Una volta mi hai parlato di una teoria dei colori che ti affascinava. Hai mai applicato teorie visive alla composizione musicale?
Ancora no, penso funzioni bene per i quadri e meno per i suoni; del resto la mia musica ha già delle componenti visive, quasi cinematiche direi. Piuttosto che immagini statiche credo che esprima delle situazioni in continuo movimento. La vedo bene come soundtrack per qualche film, ma per il momento mi va benissimo come colonna sonora della mia vita.
Spesso sottolinei il feedback che ti danno gli strumenti elettronici, contro il luogo comune che siano degli strumenti freddi. Come lo descriveresti ad uno scettico?
Non perderei tempo con uno scettico, per me non c'è differenza radicale tra un pianoforte e un campionatore, soprattutto il piano non è uno strumento naturale come qualcuno si ostina a definire, infatti né l'uno né l'altro crescono per terra. Sono entrambi frutto di tecnologie diverse, ma comunque sono sempre creati dall'uomo e in quanto tali necessitano di un approcio diverso. Bisogna essere ben consci che quando li si adopera ci si deve misurare con un certo tipo di meccanismi: elettrici, manuali o elettronici, ma comunque sempre meccanismi. L'elettronica ha una sua dimensione, talmente personale e interessante che non parlerei assolutamente di freddezza; la freddezza appartiene solo all'esecuzione, indipendentemente dallo strumento usato. La freddezza dell'elettronica è uno dei concetti più demodé e superficiali che ci siano nella musica. 30 anni fa si diceva lo stesso della chitarra elettrica quando veniva paragonata a quella acustica. Sono tutte cazzate.
Vivere in provincia puo' essere un'esperienza alienante, ma i nuovi media per la comunicazione possono rompere questo schema, restituendo ad un ambiente con una forte componente umana il fondamentale vantaggio di non essere isolati. Come vivi questa dimensione?
La posta prima, e internet ora mi fanno sentire meno isolato, anche se comunque mi sposto spesso e quindi a Pordenone non ci sono poi molto; sto anche seriamente pensando di andarmene in quanto la maggior parte delle esperienze musicali le ho fuori da qui, spessissimo all'estero. Tempo fa riuscivo comunque a viverla meglio questa distanza dal mondo che mi interessa: pur spostandomi più di allora, adesso sento veramente forte l'esigenza di essere dove succedono le cose, anche se la comodità e la tranquillità che ti può dare una cittadina come Pordenone sono preziose. Ma forse mi erano più comode tempo fa, ora credo che se hai delle cose da dire le dici ovunque tu ti trovi, il problema è che in certi posti riesci a dirle e a realizzarle concretamente, qui si fa fatica, parecchio!
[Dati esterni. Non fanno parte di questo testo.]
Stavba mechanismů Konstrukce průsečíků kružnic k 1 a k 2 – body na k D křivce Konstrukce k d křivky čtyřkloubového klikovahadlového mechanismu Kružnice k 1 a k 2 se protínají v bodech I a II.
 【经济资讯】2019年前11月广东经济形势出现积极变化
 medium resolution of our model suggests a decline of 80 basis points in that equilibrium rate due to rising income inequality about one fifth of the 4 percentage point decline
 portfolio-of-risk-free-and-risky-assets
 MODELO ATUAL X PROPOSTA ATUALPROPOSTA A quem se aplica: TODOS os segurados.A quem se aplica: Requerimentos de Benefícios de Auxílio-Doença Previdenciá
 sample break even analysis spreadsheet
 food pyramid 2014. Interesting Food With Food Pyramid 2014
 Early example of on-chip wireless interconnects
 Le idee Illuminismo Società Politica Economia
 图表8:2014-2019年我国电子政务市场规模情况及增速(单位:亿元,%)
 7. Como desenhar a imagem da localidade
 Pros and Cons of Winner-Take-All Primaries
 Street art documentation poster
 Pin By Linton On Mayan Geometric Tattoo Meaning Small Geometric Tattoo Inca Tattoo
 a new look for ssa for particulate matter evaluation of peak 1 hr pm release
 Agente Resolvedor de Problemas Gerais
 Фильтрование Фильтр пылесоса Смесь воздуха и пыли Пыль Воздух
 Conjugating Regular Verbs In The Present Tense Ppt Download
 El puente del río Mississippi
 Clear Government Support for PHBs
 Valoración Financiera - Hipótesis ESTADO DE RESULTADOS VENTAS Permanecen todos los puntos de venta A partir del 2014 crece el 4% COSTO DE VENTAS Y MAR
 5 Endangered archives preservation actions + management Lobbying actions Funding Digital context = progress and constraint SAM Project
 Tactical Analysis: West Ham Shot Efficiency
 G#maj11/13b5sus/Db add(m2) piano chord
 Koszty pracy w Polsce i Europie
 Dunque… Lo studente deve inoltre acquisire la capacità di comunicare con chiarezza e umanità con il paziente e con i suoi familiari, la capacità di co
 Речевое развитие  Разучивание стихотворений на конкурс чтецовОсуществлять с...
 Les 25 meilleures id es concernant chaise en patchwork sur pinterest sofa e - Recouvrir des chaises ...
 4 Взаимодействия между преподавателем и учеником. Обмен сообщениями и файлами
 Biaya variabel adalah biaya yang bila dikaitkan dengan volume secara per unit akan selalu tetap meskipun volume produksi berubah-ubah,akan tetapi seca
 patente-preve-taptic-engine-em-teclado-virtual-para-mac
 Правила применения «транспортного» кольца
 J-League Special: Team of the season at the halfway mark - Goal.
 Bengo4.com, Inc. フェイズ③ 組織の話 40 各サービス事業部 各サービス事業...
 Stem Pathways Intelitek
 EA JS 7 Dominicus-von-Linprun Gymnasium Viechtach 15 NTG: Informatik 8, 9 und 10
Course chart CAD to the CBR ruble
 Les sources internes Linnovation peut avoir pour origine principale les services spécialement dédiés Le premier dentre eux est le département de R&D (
La scena italiana, sul fronte elettronico continua ad essere estremamente frammentata. Secondo te c'e' un filo rosso che unisce le diverse esperienze indipendenti o si tratta solo di un insieme di sforzi 'splendidamente' isolati?
A parte pochi amici, non sono in contatto con la maggior parte delle persone che si occupa di musica elettronica qui in italia; all'estero mi è capitato di lavorare con decine di persone diverse, qui in Italia invece molto meno e senza risultati eclatanti. Come al solito.
Alcuni ambienti sonori degli Stati Uniti hanno rappresentato per te un punto di riferimento. Come vedi ora i paradossi musicali e sociali di quei luoghi?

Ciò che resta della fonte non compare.